Dim light, a faintly musty odour pervading the rooms, shabby captions, and some random canvases, presumably by other artists, stacked against the wall — this was a vintage exhibition mounted on the working principles of the inimitable Calcutta School of Curating. If you write on art exhibitions in Calcutta, you’d better get used to the shoddiness of it all; no amount of complaining will ever change gallerists or the way they function unless a fine, or better still, a summary ban is imposed on badly put-together shows. But utopian thoughts are not going to get you anywhere in the age of the free market, which has spawned a brood of its own free-willed children. And ambitious gallerists with little understanding of art, along with amateur dabblers with colour who go by the name of artists, are the two most dangerous offspring of this market economy.

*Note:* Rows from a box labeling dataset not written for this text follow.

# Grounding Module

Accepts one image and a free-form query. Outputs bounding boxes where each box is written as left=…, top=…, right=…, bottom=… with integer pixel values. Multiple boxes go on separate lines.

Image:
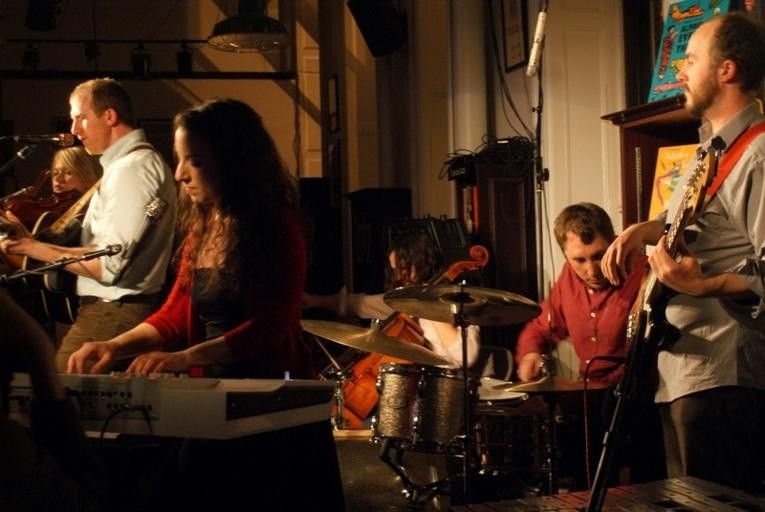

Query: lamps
left=206, top=14, right=288, bottom=53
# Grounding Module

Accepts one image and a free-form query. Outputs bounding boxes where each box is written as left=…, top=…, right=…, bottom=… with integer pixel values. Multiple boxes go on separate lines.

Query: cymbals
left=382, top=283, right=543, bottom=325
left=492, top=376, right=609, bottom=394
left=301, top=318, right=451, bottom=366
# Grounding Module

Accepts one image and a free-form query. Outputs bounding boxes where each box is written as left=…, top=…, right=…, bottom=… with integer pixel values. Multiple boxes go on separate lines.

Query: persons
left=0, top=279, right=77, bottom=437
left=0, top=78, right=174, bottom=375
left=298, top=223, right=479, bottom=370
left=601, top=11, right=765, bottom=481
left=50, top=146, right=95, bottom=196
left=515, top=203, right=651, bottom=389
left=66, top=97, right=345, bottom=510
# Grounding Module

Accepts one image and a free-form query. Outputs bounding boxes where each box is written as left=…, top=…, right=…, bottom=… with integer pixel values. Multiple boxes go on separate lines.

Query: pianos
left=8, top=372, right=343, bottom=440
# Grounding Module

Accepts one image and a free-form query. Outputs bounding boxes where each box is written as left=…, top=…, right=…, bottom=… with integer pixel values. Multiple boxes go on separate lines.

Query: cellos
left=331, top=245, right=489, bottom=431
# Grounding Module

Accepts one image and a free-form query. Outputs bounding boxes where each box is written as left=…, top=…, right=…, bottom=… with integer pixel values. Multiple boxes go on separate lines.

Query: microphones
left=13, top=131, right=75, bottom=147
left=107, top=195, right=170, bottom=287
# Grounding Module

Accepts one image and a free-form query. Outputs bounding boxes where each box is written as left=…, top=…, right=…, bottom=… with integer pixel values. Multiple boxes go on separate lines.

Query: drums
left=447, top=378, right=556, bottom=504
left=372, top=361, right=478, bottom=454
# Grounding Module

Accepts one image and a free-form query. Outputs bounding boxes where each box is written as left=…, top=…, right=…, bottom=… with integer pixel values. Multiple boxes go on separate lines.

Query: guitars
left=0, top=210, right=80, bottom=294
left=626, top=147, right=719, bottom=351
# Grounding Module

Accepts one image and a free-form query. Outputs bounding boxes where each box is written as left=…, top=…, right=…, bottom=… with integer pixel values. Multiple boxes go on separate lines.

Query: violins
left=1, top=170, right=83, bottom=222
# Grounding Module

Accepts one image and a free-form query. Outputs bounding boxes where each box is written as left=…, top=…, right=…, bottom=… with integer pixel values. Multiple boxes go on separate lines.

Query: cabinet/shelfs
left=599, top=94, right=702, bottom=230
left=448, top=141, right=536, bottom=295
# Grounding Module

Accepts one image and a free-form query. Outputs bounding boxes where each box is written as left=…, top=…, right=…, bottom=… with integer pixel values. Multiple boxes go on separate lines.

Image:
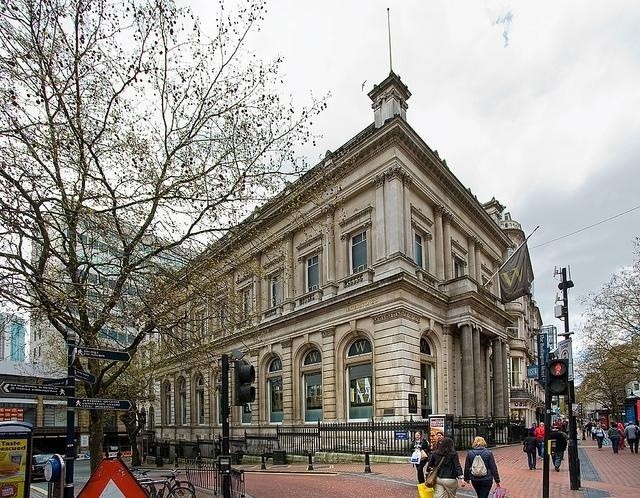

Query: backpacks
left=424, top=466, right=438, bottom=488
left=469, top=449, right=488, bottom=478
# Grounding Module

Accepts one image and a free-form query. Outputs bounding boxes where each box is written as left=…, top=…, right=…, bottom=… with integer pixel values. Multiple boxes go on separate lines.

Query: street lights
left=579, top=402, right=584, bottom=447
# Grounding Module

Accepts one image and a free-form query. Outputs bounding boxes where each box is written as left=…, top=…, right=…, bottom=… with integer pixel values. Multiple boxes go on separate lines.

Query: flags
left=498, top=242, right=529, bottom=304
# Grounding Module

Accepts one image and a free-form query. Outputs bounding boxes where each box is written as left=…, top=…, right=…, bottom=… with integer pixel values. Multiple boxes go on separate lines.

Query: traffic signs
left=43, top=377, right=67, bottom=386
left=0, top=381, right=68, bottom=397
left=76, top=346, right=131, bottom=363
left=74, top=368, right=96, bottom=384
left=75, top=398, right=130, bottom=410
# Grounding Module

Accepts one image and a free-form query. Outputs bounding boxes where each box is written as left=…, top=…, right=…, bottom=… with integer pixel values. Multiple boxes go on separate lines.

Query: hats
left=539, top=421, right=544, bottom=425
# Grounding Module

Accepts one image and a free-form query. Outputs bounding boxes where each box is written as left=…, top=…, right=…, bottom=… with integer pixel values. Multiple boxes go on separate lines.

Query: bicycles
left=129, top=466, right=197, bottom=498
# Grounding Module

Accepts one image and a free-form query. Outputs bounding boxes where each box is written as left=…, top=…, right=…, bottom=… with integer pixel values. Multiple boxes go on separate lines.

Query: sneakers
left=529, top=464, right=536, bottom=470
left=555, top=465, right=560, bottom=472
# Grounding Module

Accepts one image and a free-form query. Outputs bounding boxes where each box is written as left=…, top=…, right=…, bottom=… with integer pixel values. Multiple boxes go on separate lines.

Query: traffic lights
left=234, top=360, right=255, bottom=406
left=548, top=358, right=569, bottom=395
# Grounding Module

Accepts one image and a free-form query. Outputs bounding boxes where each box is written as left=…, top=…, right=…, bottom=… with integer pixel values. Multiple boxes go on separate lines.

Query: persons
left=410, top=431, right=500, bottom=498
left=522, top=417, right=640, bottom=472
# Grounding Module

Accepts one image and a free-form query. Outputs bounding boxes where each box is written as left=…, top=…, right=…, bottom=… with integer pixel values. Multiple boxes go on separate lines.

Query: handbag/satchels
left=523, top=442, right=527, bottom=453
left=492, top=483, right=507, bottom=498
left=420, top=450, right=429, bottom=461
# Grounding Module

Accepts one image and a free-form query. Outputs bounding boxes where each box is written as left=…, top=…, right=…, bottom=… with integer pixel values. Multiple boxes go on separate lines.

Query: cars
left=31, top=454, right=54, bottom=482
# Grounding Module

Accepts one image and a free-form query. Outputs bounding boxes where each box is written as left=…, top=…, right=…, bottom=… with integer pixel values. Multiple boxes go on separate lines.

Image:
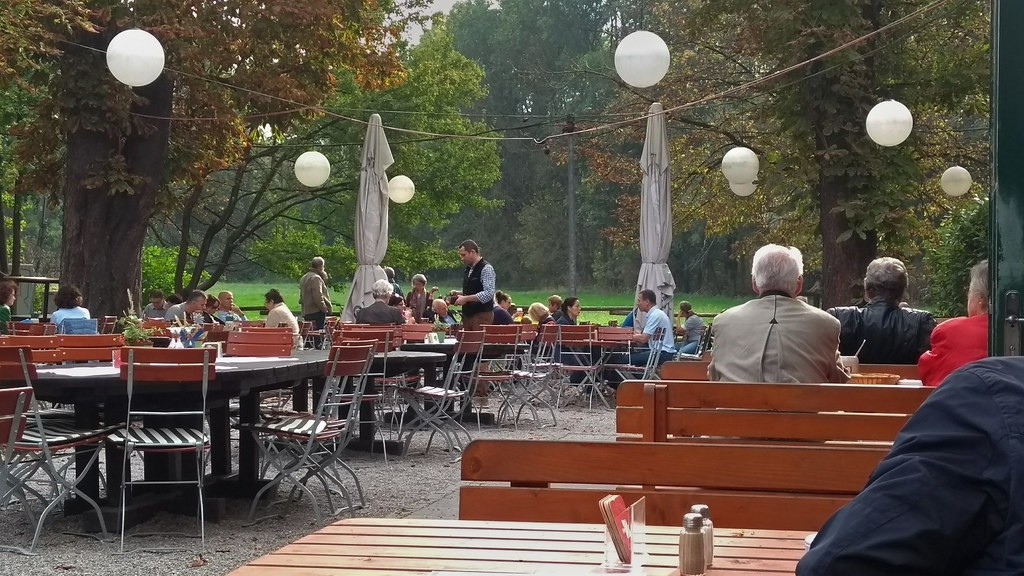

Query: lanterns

Consider the work of Mahjabin Majumdar, on which Anirudh Chari, who wrote the catalogue essays, waxes eloquent. The eloquence, one might add, is borne of his unbounded enthusiasm, which results in lush glibness. Viewers are told that “the enigmatic artistic visions” of Mahjabin are “alternately amusing, enchanting and puzzling [sic]… with their juxtapositions and metamorphoses of imagery which centre on the bizarre and incongruous and using visual sleight of hand convert mundane pictorial facts into something unusual”. What we see in reality is no less puzzling than this prose. Mahjabin’s sizeable canvases are filled with intense, often lurid, colours. She is a figurative painter who makes up for her lack of imagination by trying to add ‘shock value’ to her work. Unfortunately, translucent human bodies with flora and fauna floating among the visceral organs are just not good enough. This is the kind of ‘body horror’ that Jaya Ganguly has explored in her sublime grotesquerie, and anyone planning a re-run of this style better be able to transform this idea into something rich and strange — or at least into something remotely interesting.
Arghya Priya, like Mahjabin, is a figurative artist, but thankfully has dropped all pretense of mystery. Of course, that makes his work only more bearable to look at, not any better. Once again, thanks to Chari, we learn that Arghya Priya’s works “transcend the production of pleasure”. Perhaps they produce sheer pain (in the viewers)? Arghya Priya paints distended male figures smiling insidiously, their bodies in various states of contortion. There is something indecently sexual about their gestures, and this sliminess comes through most vividly in the portrait of hands held in a clasp (picture). But the surfeit of blinding colours (fluorescent green and orange) do no good to the eyes, or to the viewers’ attention span.
On top of this, the memory of Jogen Chowdhury’s exquisite drawings of bloated men, or even of Reji Arackal’s swollen creatures, hovered too close for any hint of credible originality.